Estratto del testo:
----
- 24 Maggio 2004
A Bergamo c’erano due giornali, uno degli industriali e uno della Curia. Vittorio Feltri finì in quello della Curia. Faceva il critico cinematografico. Erano i tempi di Pietrino Bianchi, critico del Giorno, Giovanni Grazzini, del Corriere della Sera, Alberico Sala, del Corriere d’Informazione. C’era già Morando Morandini alla Notte. Pietrino Bianchi una volta arrivò a Bergamo e disse a Feltri: “Come critico sei una schiappa. Ma sei un grande cronista”. Feltri ci rimase male. Ma Bianchi aveva visto giusto. Sono ricordi di 40 anni fa.
Oggi Feltri è un giornalista famoso, direttore di grande successo, bestia nera della sinistra, coccolo della destra, richiesto risollevatore di giornali in crisi. Il giorno in cui mi riceve è il suo ultimo alla direzione del “Giorno”. Prostrato dalle incursioni in redazione dell’editore Riffeser, Feltri se ne va a fondare un suo giornale, “Libero”. Va detto che io e Feltri siamo in causa. Dei giudici dovranno decidere se Cuore, giornale che io dirigevo, lo ha diffamato. Stima professionale e perfino una latente simpatia umana fanno sì che si possa portare in porto questa intervista sulla memoria, sulla gavetta, sul passato da ricordare e da dimenticare. Con correttezza e divertimento.
Allora: Feltri critico cinematografico?
Per carità, raccontavo le trame. Poi facevo teatro, sport, cronaca. Due mila lire a pezzo. Ne facevo anche trenta, 60 mila lire al mese. Da aggiungevo allo stipendio da impiegato alla Provincia, 100 mila. Ero un signorino.
Doppio lavoro.
Libertà è affrancarsi dal bisogno del posto. Se ne hai due puoi mollare quello che non ti piace.
Altri doppi lavori?
Quando ero alla Notte dirigevo il Sentierone, un settimanale di Bergamo. Quando stavo al Corriere ero direttore di una tv privata. Avevo una famiglia numerosa, volevo mantenere un certo tenore di vita, mandare i figli nelle scuole private. Era il periodo del terrorismo, della droga, si pensava di proteggere i figli così. Quando dirigevo il Giornale scrivevo su Panorama.
Oggi?
Oggi ho il quotidiano e il Borghese.
Inizi difficili e duri.
Tempo libero non ne avevo, ma io amavo starmene per i fatti miei. Sono sempre stato un solitario.
Che cosa facevi?
----
Voci di dati archiviati
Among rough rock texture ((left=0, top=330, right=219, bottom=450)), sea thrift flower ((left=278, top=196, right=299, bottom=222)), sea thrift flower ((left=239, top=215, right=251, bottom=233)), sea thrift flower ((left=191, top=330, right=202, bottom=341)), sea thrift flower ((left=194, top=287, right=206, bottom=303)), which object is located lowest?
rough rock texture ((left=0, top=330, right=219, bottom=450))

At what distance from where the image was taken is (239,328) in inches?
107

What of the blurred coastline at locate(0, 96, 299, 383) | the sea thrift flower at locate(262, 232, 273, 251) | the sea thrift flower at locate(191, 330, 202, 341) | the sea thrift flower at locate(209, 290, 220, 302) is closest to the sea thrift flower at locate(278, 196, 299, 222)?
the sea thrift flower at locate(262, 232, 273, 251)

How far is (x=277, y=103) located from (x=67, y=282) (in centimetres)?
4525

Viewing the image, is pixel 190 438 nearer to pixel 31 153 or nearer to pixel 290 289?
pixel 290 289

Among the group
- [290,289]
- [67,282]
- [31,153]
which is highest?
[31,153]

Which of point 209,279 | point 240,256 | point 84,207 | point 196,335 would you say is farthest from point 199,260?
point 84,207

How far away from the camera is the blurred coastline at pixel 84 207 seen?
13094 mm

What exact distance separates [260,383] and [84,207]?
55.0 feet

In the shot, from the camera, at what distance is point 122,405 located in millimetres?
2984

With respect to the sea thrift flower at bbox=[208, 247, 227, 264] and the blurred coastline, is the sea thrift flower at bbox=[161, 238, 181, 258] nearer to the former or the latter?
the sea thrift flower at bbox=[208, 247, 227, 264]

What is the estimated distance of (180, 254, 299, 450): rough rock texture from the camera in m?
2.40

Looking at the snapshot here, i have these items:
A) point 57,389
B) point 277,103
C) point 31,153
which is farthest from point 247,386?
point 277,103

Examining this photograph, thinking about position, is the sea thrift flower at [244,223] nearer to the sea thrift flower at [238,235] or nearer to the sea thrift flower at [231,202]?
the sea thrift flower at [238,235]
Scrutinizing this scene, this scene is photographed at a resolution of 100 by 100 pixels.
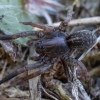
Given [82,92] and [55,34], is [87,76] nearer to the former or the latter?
[82,92]

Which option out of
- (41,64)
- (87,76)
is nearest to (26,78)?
(41,64)

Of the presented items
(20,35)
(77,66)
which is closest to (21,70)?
(20,35)

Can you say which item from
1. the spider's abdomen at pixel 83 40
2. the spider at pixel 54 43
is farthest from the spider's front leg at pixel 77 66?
the spider's abdomen at pixel 83 40

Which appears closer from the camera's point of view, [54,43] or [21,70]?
[21,70]

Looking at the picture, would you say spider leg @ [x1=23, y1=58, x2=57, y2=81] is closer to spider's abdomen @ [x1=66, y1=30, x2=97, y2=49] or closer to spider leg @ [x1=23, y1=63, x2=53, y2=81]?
spider leg @ [x1=23, y1=63, x2=53, y2=81]

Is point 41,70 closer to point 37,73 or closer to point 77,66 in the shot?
point 37,73

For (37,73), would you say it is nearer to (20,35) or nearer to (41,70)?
(41,70)

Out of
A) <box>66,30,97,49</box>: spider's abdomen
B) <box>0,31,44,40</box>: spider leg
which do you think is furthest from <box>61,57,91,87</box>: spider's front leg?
<box>0,31,44,40</box>: spider leg

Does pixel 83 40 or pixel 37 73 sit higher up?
pixel 83 40

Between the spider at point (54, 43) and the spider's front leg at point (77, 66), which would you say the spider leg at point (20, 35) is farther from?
the spider's front leg at point (77, 66)
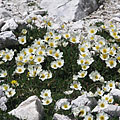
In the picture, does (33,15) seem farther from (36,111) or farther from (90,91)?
(36,111)

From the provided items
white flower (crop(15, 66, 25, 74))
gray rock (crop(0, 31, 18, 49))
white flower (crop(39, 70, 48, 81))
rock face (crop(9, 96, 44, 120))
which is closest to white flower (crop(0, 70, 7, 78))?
white flower (crop(15, 66, 25, 74))

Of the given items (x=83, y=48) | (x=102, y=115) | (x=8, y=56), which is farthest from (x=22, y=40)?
(x=102, y=115)

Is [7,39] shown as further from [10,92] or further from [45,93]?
[45,93]

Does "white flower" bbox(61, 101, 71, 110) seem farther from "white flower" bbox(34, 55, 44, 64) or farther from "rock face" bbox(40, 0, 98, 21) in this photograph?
"rock face" bbox(40, 0, 98, 21)

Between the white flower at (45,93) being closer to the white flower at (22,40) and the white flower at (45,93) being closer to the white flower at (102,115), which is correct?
the white flower at (102,115)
----
Consegna A: Estrai dall'intervista a Feltri il passo che va da «Per carità, raccontavo» a «scrivevo su Panorama.».
Consegna B:
Rispondi alle seguenti domande sull'intervista a Feltri.
(i) Quanto veniva pagato Feltri per ogni pezzo scritto?
(ii) Quale giornale va a fondare Feltri lasciando il "Giorno"?
(iii) Su quale periodico scriveva mentre dirigeva il Giornale?
Consegna C: Prosegui l'intervista a Feltri a partire dall'ultima domanda riportata.
Le righe costituiscono un materiale a sé, distinto dall'intervista a Feltri.

Risultato A:
Per carità, raccontavo le trame. Poi facevo teatro, sport, cronaca. Due mila lire a pezzo. Ne facevo anche trenta, 60 mila lire al mese. Da aggiungevo allo stipendio da impiegato alla Provincia, 100 mila. Ero un signorino.
Doppio lavoro.
Libertà è affrancarsi dal bisogno del posto. Se ne hai due puoi mollare quello che non ti piace.
Altri doppi lavori?
Quando ero alla Notte dirigevo il Sentierone, un settimanale di Bergamo. Quando stavo al Corriere ero direttore di una tv privata. Avevo una famiglia numerosa, volevo mantenere un certo tenore di vita, mandare i figli nelle scuole private. Era il periodo del terrorismo, della droga, si pensava di proteggere i figli così. Quando dirigevo il Giornale scrivevo su Panorama.

Risultato B:
(i) Due mila lire a pezzo.
(ii) "Libero".
(iii) Su Panorama.

Risultato C:
Sognavo. Andavo a fare quattro passi da solo e sognavo. Avevo letto “Il sognatore” di Fiodor Dostojevski e mi ero identificato nel protagonista schivo, solitario, inetto, che viveva solo nella sua fantasia. Anche io avevo una vita interiore fantastica, cercavo di costruirmi una vita migliore dentro di me: quella che vivevo era del tutto insoddisfacente.
Hai memoria?
Certe regole di sintassi le ricordo bene: non usare il gerundio se il soggetto non è espresso.
La ragazza che ricordi?
Luisa, 16 anni, molto carina. Tutti innamorati di lei. Anche io, pazzo. Andai in bianco. Andarono in bianco tutti. Sposò Trussardi.
Poi sei arrivato alla Notte.
Era un giornale molto importante, diretto da un personaggio mitico, Nino Nutrizio. Era di destra. Io ero di sinistra ma avrei scritto dovunque.
Tu eri di sinistra?
Socialista, iscritto al Psi quando il Psi era nenniano. Io ero lombardiano.
Come andò alla Notte?
Nino Nutrizio mi ricevette. Ero molto intimorito. Nutrizio dava del “voi”. Disse: “L’Eco di Bergamo è il giornale più brutto del mondo. Se non vi hanno assunto nemmeno lì, ho il sospetto che siate cretino”.
Inizio sfolgorante.
Mi sono sentito sprofondare.
Come è finita?
Nutrizio disse: “Vi assumo in prova per tre mesi. Se supererete la prova – e lo ritengo improbabile – sarete assunto. Altrimenti tornerete alle vostre occupazioni nell’interesse vostro e soprattutto nostro”.
Roba da suicidio.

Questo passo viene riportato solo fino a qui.